Chinese general and politician

Hong Xuezhi (洪学智; February 2, 1913 – November 20, 2006) was a Chinese general and politician. He was the only person awarded the rank of general (shangjiang) in 1955 who was also rewarded the same rank in 1988 as an active PLA officer, when the PLA readopted a rank system.

==Biography==
Hong was born in Jinzhai county, Anhui. In 1929 Hong joined the Chinese Communist Party. He survived and gained promotions during Chiang Kai-shek's Encirclement Campaigns during the early Chinese Civil War. In 1935, Hong joined the Long March with the New Fourth Army. During the Second Sino-Japanese War, Huang joined the Hundred Regiments Offensive.

During the Korean War, Hong was the deputy commander and director of logistics of the People's Volunteer Army. He participated in the armistice negotiations that ended the Korean War in 1953. In 1955, he was promoted to the rank of Colonel General (Shang Jiang). Hong was removed from his position in 1959 for his connections with marshal Peng Dehuai, who was dismissed from office for criticizing Mao Zedong's economic policies during the Great Leap Forward. He was rehabilitated in the early 1960s and made director of heavy industry of Jilin province, but was persecuted by Red Guards during the Cultural Revolution. He was then made director of Jilin's oil industry in 1974.

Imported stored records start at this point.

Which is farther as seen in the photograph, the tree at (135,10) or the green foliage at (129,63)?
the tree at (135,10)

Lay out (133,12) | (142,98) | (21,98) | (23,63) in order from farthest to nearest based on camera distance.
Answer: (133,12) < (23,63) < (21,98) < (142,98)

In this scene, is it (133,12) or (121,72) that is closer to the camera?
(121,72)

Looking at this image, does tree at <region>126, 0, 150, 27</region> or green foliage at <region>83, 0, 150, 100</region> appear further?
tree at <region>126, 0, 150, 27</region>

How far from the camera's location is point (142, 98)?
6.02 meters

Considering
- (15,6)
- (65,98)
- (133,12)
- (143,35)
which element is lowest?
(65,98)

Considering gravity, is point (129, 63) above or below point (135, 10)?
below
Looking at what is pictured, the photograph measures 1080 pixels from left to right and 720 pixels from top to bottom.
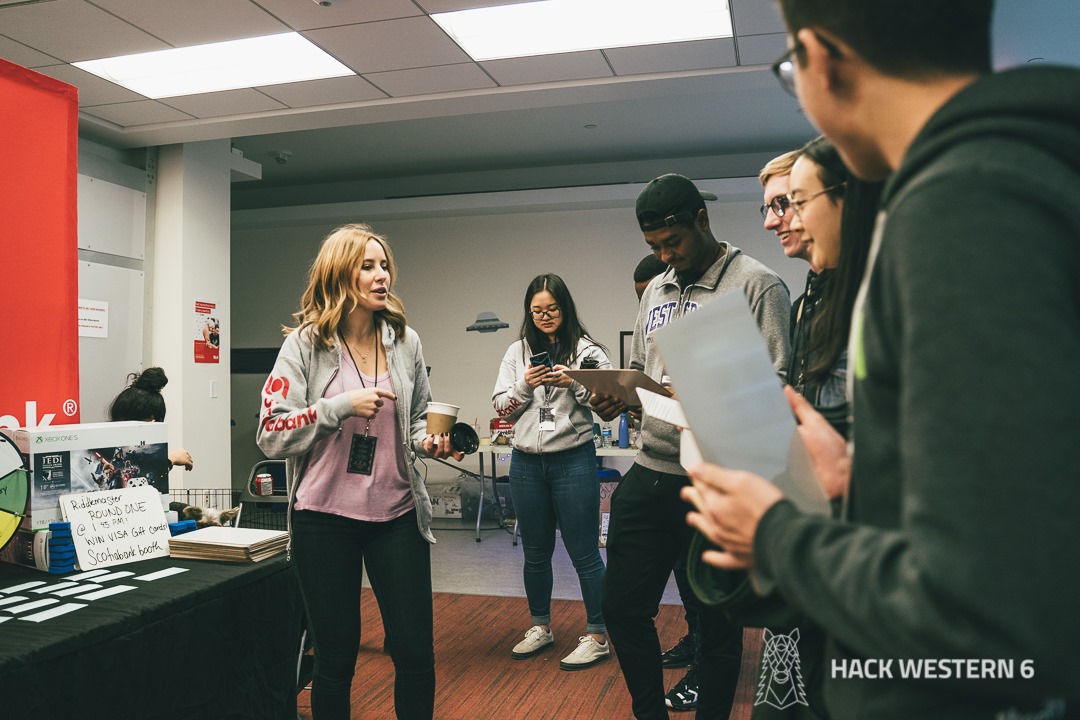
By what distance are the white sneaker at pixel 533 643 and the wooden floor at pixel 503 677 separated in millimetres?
31

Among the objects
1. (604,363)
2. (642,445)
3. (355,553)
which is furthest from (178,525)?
(604,363)

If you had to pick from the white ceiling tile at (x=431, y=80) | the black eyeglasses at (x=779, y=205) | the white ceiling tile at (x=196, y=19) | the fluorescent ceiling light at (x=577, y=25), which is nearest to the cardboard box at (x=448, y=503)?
the white ceiling tile at (x=431, y=80)

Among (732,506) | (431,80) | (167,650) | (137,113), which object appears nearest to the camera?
(732,506)

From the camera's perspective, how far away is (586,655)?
3182mm

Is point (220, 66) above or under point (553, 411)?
above

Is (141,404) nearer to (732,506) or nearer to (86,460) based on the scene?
(86,460)

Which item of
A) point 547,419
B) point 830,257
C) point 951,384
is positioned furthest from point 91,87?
point 951,384

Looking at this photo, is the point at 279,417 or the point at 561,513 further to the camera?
the point at 561,513

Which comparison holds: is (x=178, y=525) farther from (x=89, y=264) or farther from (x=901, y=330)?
(x=89, y=264)

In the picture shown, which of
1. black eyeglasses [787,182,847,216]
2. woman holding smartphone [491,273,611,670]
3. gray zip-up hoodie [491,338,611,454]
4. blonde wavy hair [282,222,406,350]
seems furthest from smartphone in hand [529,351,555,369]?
black eyeglasses [787,182,847,216]

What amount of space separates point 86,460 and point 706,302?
1681 millimetres

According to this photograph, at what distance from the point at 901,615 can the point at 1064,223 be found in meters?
0.28

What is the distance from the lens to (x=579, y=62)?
4.14 m

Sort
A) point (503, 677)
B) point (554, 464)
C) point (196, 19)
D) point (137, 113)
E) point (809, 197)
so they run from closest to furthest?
point (809, 197) → point (503, 677) → point (554, 464) → point (196, 19) → point (137, 113)
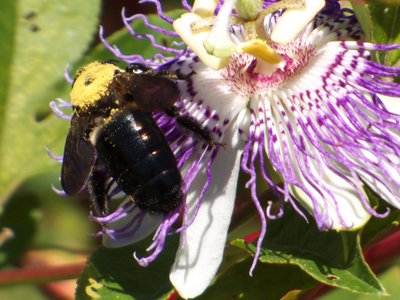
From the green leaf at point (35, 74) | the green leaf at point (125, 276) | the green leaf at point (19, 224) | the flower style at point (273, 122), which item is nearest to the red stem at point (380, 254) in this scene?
the flower style at point (273, 122)

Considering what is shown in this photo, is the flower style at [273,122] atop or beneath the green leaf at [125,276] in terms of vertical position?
atop

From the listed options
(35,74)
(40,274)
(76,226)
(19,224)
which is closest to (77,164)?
(40,274)

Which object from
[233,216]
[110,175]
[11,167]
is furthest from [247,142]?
[11,167]

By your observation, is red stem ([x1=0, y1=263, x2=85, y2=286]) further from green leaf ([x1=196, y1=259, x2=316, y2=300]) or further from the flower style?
green leaf ([x1=196, y1=259, x2=316, y2=300])

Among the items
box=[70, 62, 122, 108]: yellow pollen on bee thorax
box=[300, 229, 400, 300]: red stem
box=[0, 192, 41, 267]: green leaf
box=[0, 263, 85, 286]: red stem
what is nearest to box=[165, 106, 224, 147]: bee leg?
box=[70, 62, 122, 108]: yellow pollen on bee thorax

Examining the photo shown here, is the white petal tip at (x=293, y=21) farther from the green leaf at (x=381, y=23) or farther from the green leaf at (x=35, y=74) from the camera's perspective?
the green leaf at (x=35, y=74)
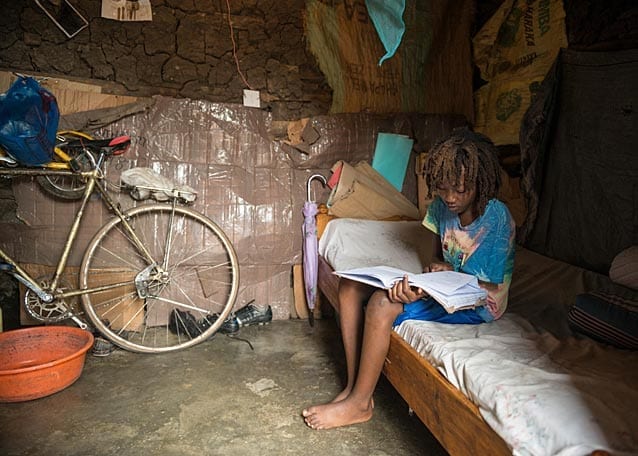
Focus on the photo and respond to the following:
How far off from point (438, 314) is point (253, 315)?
1.54 metres

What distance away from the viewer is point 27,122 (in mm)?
1923

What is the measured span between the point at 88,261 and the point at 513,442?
229 centimetres

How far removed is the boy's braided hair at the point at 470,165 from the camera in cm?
139

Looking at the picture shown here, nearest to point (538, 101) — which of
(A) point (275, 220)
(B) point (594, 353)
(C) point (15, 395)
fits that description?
(B) point (594, 353)

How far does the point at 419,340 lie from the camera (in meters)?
1.35

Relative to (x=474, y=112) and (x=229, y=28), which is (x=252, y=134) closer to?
(x=229, y=28)

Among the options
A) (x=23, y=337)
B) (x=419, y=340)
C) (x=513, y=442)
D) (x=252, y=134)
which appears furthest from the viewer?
(x=252, y=134)

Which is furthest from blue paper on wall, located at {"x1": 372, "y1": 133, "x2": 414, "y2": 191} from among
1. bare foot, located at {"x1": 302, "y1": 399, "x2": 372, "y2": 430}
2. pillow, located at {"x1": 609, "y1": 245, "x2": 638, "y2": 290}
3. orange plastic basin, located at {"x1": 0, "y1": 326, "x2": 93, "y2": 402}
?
orange plastic basin, located at {"x1": 0, "y1": 326, "x2": 93, "y2": 402}

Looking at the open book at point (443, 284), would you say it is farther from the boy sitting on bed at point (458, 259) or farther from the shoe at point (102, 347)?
the shoe at point (102, 347)

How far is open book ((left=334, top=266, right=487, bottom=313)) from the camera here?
1.24 meters

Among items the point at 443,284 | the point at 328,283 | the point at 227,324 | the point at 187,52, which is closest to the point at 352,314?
the point at 443,284

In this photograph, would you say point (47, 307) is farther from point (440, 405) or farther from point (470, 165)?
point (470, 165)

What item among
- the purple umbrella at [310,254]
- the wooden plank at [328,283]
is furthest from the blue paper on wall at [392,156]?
the wooden plank at [328,283]

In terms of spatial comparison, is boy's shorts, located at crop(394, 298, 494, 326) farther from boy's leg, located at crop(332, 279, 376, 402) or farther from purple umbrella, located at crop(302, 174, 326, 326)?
purple umbrella, located at crop(302, 174, 326, 326)
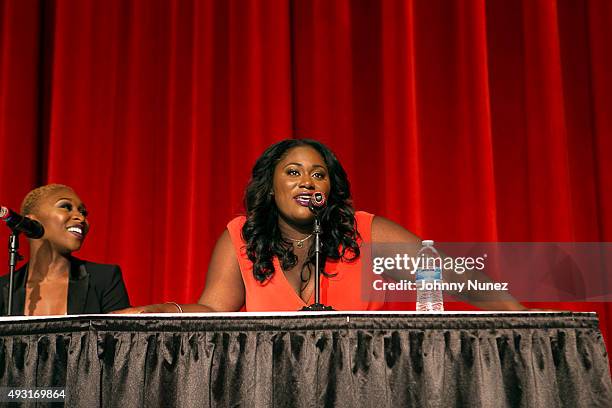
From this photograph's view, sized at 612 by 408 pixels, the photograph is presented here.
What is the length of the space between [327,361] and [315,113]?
2.13 meters

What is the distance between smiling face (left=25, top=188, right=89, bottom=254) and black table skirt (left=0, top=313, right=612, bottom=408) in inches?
45.2

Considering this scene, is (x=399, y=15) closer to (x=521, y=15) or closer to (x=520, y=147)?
(x=521, y=15)

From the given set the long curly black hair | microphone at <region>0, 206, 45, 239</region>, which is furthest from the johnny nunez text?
microphone at <region>0, 206, 45, 239</region>

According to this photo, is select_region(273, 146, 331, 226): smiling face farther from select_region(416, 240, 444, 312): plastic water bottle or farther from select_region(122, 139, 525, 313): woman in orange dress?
select_region(416, 240, 444, 312): plastic water bottle

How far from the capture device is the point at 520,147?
3566mm

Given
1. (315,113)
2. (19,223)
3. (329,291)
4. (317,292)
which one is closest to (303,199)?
(329,291)

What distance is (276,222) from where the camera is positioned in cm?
265

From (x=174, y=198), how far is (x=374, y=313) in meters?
2.16

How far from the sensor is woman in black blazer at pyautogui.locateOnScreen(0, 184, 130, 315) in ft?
9.09

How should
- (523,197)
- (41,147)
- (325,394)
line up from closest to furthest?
(325,394)
(523,197)
(41,147)

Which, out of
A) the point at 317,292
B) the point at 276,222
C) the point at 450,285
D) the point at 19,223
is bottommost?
the point at 317,292

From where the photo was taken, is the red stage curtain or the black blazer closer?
the black blazer

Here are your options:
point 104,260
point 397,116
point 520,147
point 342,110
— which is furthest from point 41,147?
point 520,147

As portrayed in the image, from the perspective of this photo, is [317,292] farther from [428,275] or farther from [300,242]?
[300,242]
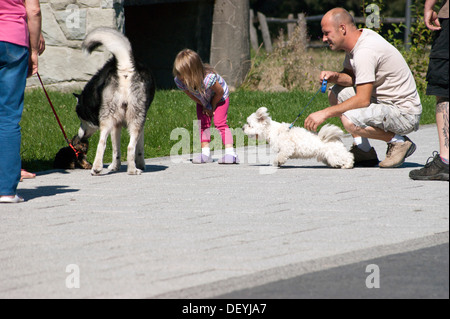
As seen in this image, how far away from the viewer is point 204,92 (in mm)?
8633

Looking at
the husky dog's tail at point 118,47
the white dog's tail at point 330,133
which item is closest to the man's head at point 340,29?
the white dog's tail at point 330,133

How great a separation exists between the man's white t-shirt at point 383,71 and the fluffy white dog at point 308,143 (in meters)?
0.61

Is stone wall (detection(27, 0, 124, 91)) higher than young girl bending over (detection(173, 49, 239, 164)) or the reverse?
higher

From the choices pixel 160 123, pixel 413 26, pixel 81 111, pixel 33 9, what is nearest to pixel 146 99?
pixel 81 111

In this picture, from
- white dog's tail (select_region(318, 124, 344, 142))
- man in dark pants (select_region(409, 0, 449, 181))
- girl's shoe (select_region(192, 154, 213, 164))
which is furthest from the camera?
girl's shoe (select_region(192, 154, 213, 164))

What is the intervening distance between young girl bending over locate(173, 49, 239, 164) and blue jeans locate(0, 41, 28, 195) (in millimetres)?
2298

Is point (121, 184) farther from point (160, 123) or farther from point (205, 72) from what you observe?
point (160, 123)

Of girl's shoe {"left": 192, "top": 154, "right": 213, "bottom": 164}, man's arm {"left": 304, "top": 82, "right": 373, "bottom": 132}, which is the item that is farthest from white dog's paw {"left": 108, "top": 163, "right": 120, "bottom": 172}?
man's arm {"left": 304, "top": 82, "right": 373, "bottom": 132}

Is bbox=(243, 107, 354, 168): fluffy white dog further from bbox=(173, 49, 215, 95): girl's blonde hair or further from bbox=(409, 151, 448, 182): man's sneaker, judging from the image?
bbox=(409, 151, 448, 182): man's sneaker

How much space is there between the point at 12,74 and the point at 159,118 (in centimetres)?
514

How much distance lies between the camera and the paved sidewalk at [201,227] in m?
4.31

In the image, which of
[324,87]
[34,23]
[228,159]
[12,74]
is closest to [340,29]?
[324,87]

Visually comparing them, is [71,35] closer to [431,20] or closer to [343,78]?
[343,78]

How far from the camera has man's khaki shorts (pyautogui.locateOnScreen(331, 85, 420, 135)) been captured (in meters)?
7.76
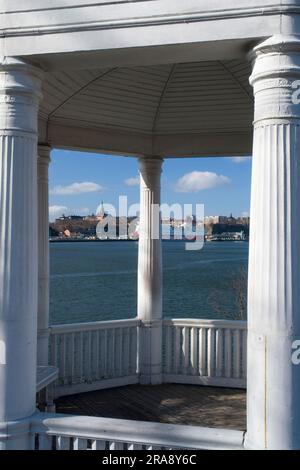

After the Deng Xiaoping came to power in the late 1970s, Hong was fully rehabilitated. He joined the Central Military Commission and became the vice chairman of the 7th and 8th Chinese People's Political Consultative Conference National Committees. In 1988 when ranks were readopted by the PLA, Hong became the only 1955 Shang Jiang to be reawarded the same rank. Thus, he earned the nickname of Six-Star General. In 1989, Hong retired from the position of the deputy secretary-general of the Central Military Commission.

Hong married Zhang Wen. They had three sons and five daughters, including Hong Hu, the Governor of the Jilin between 1999 and 2004.